Belge metni>
Türkiye’de Üçüncü Demirli Göktaşı Keşfedildi

 İZMİR(Ege Ajans)- Ege Üniversitesi (EÜ)  Fen Fakültesi Fizik Bölümü Öğretim Üyesi Doç. Dr. Ozan Ünsalan, Çorum’un Alaca ilçesine bağlı Gerdekkaya Köyü’nde bulunan Türkiye’deki  üçüncü büyük demirli gök taşı ve Türkiye’ye düşen diğer gök taşları ile ilgili açıklamalarda bulundu.

 Doç. Dr. Ünsalan, “Gerdekkaya ilçesine düşen meteorit, Türkiye’nin en büyük üçüncü demirli göktaşı olarak kayıtlara geçti.  Türkiye’de ilk olarak Konya’nın Turgut ilçesinde tesadüfen bulunan demirli göktaşı 152 kilogram(kg),   ikinci sırada Eskişehir Kayakent’te bulunan demirli göktaşı ise 85 kg  ağırlığındaydı. Son keşfedilen Gerdekkaya demirli göktaşı ise tam 68 kg ağırlığında. Taşın ne zaman düştüğü belli değil. Tarla sahipleri araziyi taşlardan temizlerken taşı bulduğunu belirtti. Resmî kayıtlara göre  ülkemize düşen yirmi birinci göktaşı olarak kaydedildi. Ülkemize düşen göktaşlarının en önemlisi 2015’te Bingöl’ün Sarıçiçek ilçesine  düşen göktaşıdır. Atmosfere dört tonluk kütle ile giriş yapan taşın, sürtünme esnasında yaklaşık yüzde doksan beşi yandı ve on üç kg ağırlığına düştü” diye konuştu.

Veri kümesi kesiti>
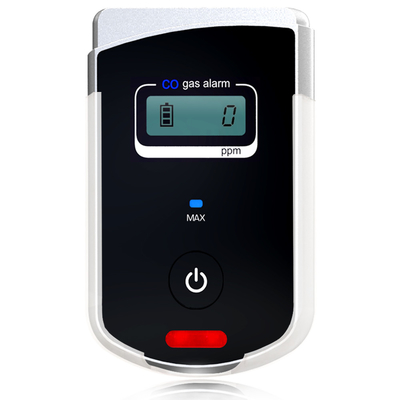 좋은 가격 85dB 여행 휴대용 탄소 일산화물 탐지 모니터 택시 버스 온라인으로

Çalışma görevi 1>
Aşağıdaki ifadelerin (a), (b), (c) göktaşı haberiyle uyuşup uyuşmadığını belirtin. Her biri için evet ya da hayır deyip haberden belirleyici sözleri aynen alıntılayın.
(a) Eskişehir Kayakent’te bulunan demirli göktaşı 85 kg ağırlığındaydı.
(b) Gerdekkaya göktaşının hangi tarihte düştüğü biliniyor.
(c) Gerdekkaya göktaşını tarla sahipleri buldu.
Çalışma görevi 2>
Göktaşı haberinin "Türkiye’de Üçüncü Demirli" sözlerini içeren yerle başlayıp "ilgili açıklamalarda bulundu." ile biten bölümünü harfi harfine yeniden yazın.

Alıştırma cevabı 1>
(a) Evet: "Eskişehir Kayakent’te bulunan demirli göktaşı ise 85 kg"
(b) Hayır: "Taşın ne zaman düştüğü belli değil."
(c) Evet: "Tarla sahipleri araziyi taşlardan temizlerken taşı bulduğunu belirtti."

Alıştırma cevabı 2>
Türkiye’de Üçüncü Demirli Göktaşı Keşfedildi

 İZMİR(Ege Ajans)- Ege Üniversitesi (EÜ)  Fen Fakültesi Fizik Bölümü Öğretim Üyesi Doç. Dr. Ozan Ünsalan, Çorum’un Alaca ilçesine bağlı Gerdekkaya Köyü’nde bulunan Türkiye’deki  üçüncü büyük demirli gök taşı ve Türkiye’ye düşen diğer gök taşları ile ilgili açıklamalarda bulundu.